Mrs. Hillestad has planned a dinner for 15 people this Thanksgiving. She bought 22.5 lbs of turkey, plus potatoes, cranberry salad, rolls and all of the traditional holiday food. Unfortunately, her daughter forgot to tell her that she was bringing three of her friends. If Mrs. Hillestad wants to feed each person the same amount of turkey that she had originally planned, how much additional turkey must she purchase to accommodate these additional guests? Express your answer as a decimal to the nearest tenth.
First, we need to determine how much turkey Mrs. Hillestad wanted to give each person. We divide 22.5 lbs ÷ 15 people and see that she planned to serve each person 1.5 lbs of turkey. Now we multiply the per person amount of turkey by the number of additional people that showed up. It follows, then, that Mrs. Hillestad will need to purchase an additional 1.5 × 3 = 4.5 lbs of turkey.
Mrs. Hillestad realizes that she doesn’t have the time to go to the store AND make the extra turkey. So, she decides not to purchase additional turkey. Since the 22.5 lbs of turkey that Mrs. Hillestad already purchased must now be equally divided among 18 people, by what percent is each person’s intended serving of turkey reduced?
In the previous problem, we determined that the intended serving size was 1.5 lbs per person. Now we need to determine the new serving size when the 22.5 lbs of turkey is equally divided among 18 people. Dividing, we see that each person will get 22.5 lbs ÷ 18 people = 1.25 lbs of turkey. Next, we’ll determine the actual amount of turkey that each person’s serving was reduced by. Subtracting, we see that each person’s serving was reduced by 1.5 – 1.25 = 0.25 lbs of turkey. Finally, we divide the amount by which each person’s serving was reduced by the amount Mrs. Hillestad originally intended to serve each person and then multiply by 100 to find the percent of decrease. Doing so, we see that each person’s intended serving of turkey was reduced by (0.25 ÷ 1.5) × 100 = 16.66%.

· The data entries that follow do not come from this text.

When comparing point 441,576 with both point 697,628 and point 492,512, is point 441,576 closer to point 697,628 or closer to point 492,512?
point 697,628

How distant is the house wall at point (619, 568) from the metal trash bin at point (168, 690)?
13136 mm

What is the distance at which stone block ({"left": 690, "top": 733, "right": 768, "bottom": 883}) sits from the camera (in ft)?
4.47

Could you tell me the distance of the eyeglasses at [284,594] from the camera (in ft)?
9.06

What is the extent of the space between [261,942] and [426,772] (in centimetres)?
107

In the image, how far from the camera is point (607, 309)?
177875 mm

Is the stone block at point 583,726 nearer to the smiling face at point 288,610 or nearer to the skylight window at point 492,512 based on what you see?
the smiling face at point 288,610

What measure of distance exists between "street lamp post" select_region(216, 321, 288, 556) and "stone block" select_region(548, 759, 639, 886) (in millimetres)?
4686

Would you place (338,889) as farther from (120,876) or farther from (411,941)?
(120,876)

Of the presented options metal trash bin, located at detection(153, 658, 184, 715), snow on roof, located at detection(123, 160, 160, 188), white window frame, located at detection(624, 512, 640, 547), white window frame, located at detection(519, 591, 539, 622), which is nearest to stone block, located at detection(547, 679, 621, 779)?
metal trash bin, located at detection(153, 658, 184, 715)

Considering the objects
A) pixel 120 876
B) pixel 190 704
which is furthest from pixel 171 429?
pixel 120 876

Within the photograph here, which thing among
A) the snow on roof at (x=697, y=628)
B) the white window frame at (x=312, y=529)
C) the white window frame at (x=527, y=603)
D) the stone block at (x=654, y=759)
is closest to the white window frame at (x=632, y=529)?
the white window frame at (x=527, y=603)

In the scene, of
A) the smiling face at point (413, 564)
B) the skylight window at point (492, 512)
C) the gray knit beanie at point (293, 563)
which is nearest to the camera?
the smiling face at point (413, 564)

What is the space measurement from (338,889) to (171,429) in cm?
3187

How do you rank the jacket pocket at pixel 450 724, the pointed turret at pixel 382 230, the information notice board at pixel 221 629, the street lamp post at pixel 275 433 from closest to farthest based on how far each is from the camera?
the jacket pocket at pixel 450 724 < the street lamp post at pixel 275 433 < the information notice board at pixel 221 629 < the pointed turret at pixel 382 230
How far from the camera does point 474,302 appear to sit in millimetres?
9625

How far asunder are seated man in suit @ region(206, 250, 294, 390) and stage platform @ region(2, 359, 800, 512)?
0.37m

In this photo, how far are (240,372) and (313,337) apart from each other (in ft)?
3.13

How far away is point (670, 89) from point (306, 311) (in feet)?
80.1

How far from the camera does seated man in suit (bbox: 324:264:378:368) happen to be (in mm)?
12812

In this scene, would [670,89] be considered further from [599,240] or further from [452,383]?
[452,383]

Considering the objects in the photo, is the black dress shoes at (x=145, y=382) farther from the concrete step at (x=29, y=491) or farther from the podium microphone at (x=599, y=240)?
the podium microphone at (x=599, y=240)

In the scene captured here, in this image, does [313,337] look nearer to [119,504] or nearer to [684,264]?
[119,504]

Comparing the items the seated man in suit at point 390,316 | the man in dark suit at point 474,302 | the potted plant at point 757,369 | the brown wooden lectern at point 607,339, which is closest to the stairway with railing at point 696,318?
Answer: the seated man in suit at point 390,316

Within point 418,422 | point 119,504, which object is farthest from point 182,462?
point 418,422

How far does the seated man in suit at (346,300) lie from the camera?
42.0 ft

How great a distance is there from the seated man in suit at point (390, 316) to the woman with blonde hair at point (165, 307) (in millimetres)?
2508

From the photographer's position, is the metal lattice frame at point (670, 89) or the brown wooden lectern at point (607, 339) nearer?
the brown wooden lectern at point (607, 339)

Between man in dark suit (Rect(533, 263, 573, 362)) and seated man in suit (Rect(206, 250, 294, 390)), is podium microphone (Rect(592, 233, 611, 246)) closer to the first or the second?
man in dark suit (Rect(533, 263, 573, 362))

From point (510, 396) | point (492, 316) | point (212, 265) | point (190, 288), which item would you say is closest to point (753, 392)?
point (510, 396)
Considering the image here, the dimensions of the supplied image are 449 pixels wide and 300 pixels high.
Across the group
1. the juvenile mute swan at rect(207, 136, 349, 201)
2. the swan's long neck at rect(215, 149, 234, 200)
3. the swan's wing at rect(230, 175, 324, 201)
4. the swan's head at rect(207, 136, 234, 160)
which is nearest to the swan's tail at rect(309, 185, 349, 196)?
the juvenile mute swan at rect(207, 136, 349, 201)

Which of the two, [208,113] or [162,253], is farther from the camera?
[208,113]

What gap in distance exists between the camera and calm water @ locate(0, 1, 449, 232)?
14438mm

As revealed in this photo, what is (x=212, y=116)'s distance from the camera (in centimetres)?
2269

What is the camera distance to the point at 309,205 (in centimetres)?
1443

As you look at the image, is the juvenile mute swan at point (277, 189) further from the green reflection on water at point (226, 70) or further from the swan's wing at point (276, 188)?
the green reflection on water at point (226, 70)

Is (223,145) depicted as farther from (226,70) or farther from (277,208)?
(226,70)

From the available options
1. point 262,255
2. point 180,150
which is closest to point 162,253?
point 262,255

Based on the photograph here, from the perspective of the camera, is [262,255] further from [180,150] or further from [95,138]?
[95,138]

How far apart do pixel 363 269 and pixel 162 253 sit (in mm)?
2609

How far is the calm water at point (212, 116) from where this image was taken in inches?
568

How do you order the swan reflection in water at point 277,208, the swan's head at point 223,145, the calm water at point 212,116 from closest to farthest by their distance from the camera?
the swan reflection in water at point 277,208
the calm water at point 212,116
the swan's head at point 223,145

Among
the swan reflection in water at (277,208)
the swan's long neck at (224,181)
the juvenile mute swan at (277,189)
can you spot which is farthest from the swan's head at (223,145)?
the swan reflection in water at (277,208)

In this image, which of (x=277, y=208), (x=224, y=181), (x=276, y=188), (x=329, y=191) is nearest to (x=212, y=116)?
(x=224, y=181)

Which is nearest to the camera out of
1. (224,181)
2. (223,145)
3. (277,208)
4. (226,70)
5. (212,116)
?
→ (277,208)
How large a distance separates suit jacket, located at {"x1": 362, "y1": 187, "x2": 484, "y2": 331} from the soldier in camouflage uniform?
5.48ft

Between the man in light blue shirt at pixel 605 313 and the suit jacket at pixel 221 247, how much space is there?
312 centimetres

At dinner time the eight adults sit at a large round table, and the ten kids sit at the “kiddie” table. Mr. And Mrs. Hillestad will sit next to each other in designated seats, as shown, but the rest of the adults can be seated randomly around the table. How many different seating arrangements are possible?
Since Mr. and Mrs. H. will sit next to each other in designated seats, we are really just concerned about the other six seats. To figure this out we will use a factorial (for the first seat there are 6 potential people who could be seated, for the second seat there are 5 people left to be seated, etc.). Therefore, there are 6! = 6 × 5 × 4 × 3 × 2 × 1 = 720 possible seating arrangements.